Le propranolol est un béta-bloquant non sélectif bien connu des pédiatres pour ses indications cardiaques. Son effet involutif spectaculaire sur les hémangiomes infantiles [HI], découvert fortuitement en 2007, l’a hissé au premier rang des traitements des HI compliqués, sans essais de phase II et III. La rançon de cette promotion rapide est que les protocoles thérapeutiques diffèrent plus ou moins d’un centre de dermatologie à l’autre.
Aux USA, une conférence de consensus sur l’utilisation du propranolol par voie orale dans les HI a eu lieu le 9 décembre 2011. Elle avait été précédée d’une revue de la littérature et d’une enquête auprès des prescripteurs. Elle a réuni des experts de cinq spécialités : dermatologie, pédiatrie, ORL, cardiologie et hématologie/oncologie. Ses recommandations portent sur huit points.
1. Indications.

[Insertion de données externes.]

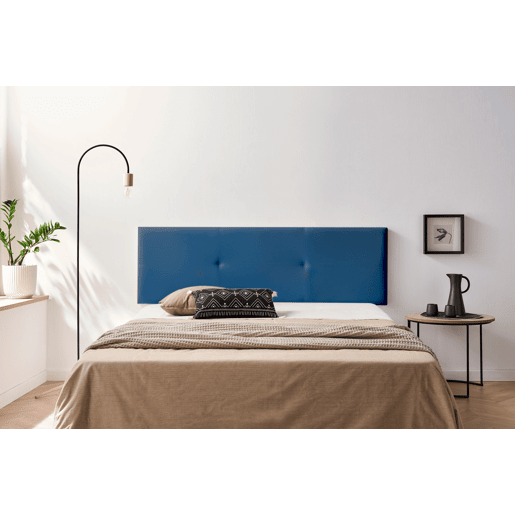 Cabeceira Estofada ALMA Pele Sintética 210x50x5 cm - AZUL ESCURO - Moonia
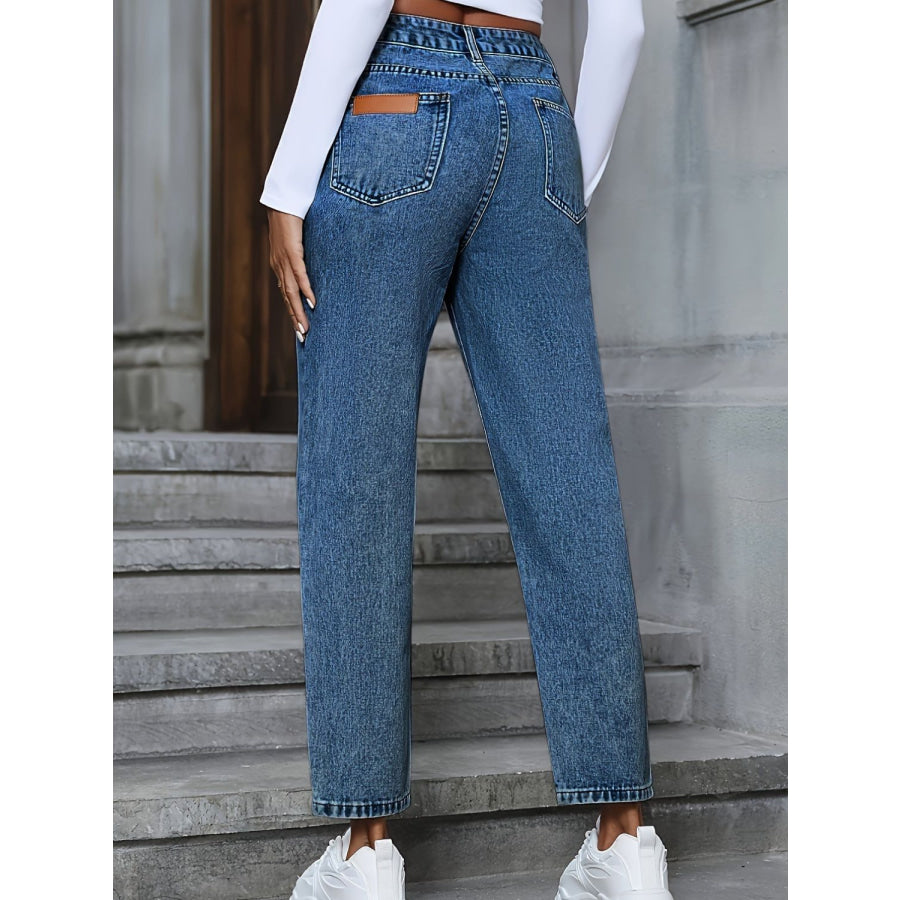 Pocketed Straight Leg Jeans Apparel and Accessories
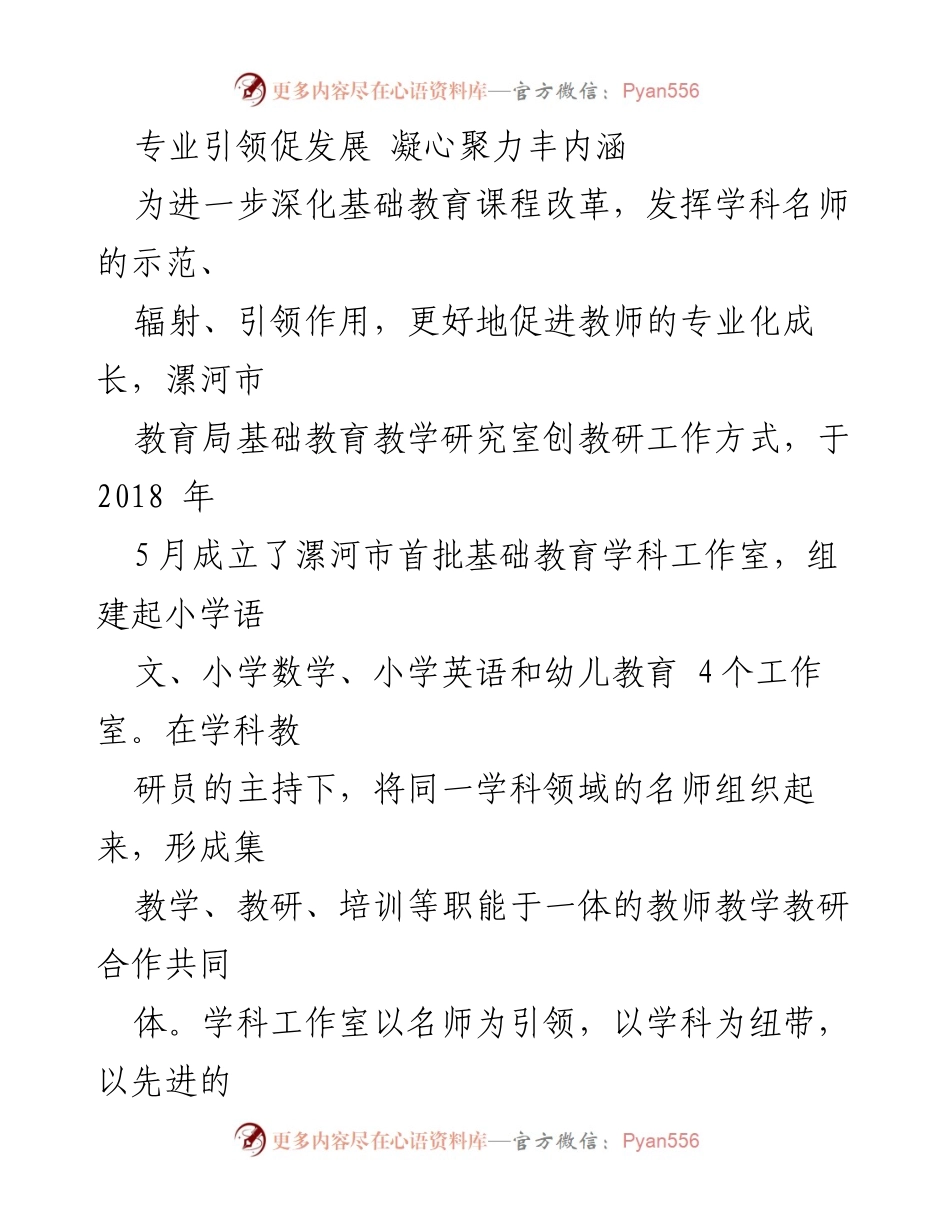 [工作总结] 教育改革 - 漯河市基础教育学科工作室成立一周年总结与成效分析.docx_第1页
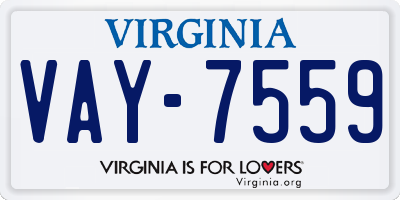 VA license plate VAY7559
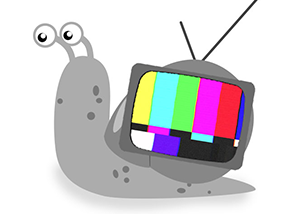 Illustration of a snail with a TV for a shell.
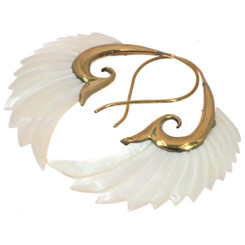 Exquisite Angel Wing White Oyster Mother Of Pearl Shell Carving Earrings, 2 1/2"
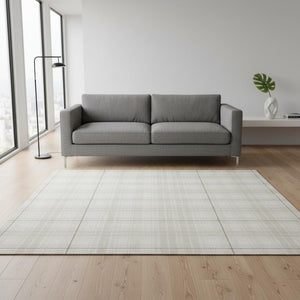 HomeRoots 5' X 8' Ivory Brown Beige Plaid Washable Area Rug - Durable, Stylish, UV-Protected for Busy Homes 678241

Le traitement par le propranolol s’adresse aux nourrissons dont le HI comporte
- un risque vital et/ou fonctionnel en raison de son
siège,
- une ou plusieurs ulcérations,
- un risque de séquelle esthétique majeure.
2. Contre-indications. Du fait de ses propriétés anti-adrénergiques le propranolol est contre-indiqué en cas de bradycardie sinusale, de bloc auriculo-ventriculaire (supérieur au 1er degré), d’hypotension artérielle, d’insuffisance cardiaque et d’asthme bronchique.
3. Bilan pré-thérapeutique. Le bilan avant traitement est surtout clinique. Au plan cardiaque, l’ECG est restreint aux cas de fréquence cardiaque basse pour l’âge, d’ antécédents familiaux de troubles du rythme ou de la conduction cardiaque, de lupus chez la mère ; l’échocardiographie n’est pas nécessaire si l’examen du cœur est normal.
4. Cas particulier du syndrome PHACE (Posterior fossa brain malformations, large facial Haemangiomas, anatomical anomalies of the cerebral Arteries, aortic coarctation and other Cardiac anomalies, and Eye abnormalities). Le risque d’accident ischémique cérébral n’interdit pas a priori le propranolol au cours du syndrome PHACE, mais il justifie :
- un bilan pré-thérapeutique avec une angio-IRM cérébrale et une consultation de cardiologie, - et des précautions thérapeutiques : initiation en hospitalisation, surveillance neurologique, dose minimale efficace en 3 prises quotidiennes (pour réduire les variations tensionnelles).
5. Posologie. La dose efficace est en moyenne de 2 mg/kg/jour (extrêmes : 1-3).Elle doit être atteinte progressivement et administrée en 3 prises.
6. Mise en route. Une hospitalisation pour la mise en route du traitement ne s’impose que chez les patients de moins de 8 semaines.
7. Monitorage. Lors de l’introduction du médicament et d’une augmentation de dose, il suffit de mesurer la fréquence cardiaque et la pression artérielle à H0, H1 et H2.
8. Prévention de l’hypoglycémie. Il est conseillé d’administrer le propranolol juste avant une tétée ou un repas, et de l’interrompre en cas de maladie intercurrente, surtout si les apports caloriques sont diminués
Faute de « preuves » toutes ces recommandations sont discutables. Elles n’ont d’ailleurs pas été avalisées par l’American Academy of Pediatrics. En France, le bilan pré-thérapeutique et le monitorage du traitement sont en général plus lourds, la dose quotidienne est donnée en deux prises et l’asthme bronchique est un effet secondaire plus redouté. Cependant, la lecture du rapport de la conférence de consensus peut aider à affiner les protocoles thérapeutiques en attendant la publication des résultats d’essais contrôlés randomisés, comme l’essai de phase II/III HEMANGIOL.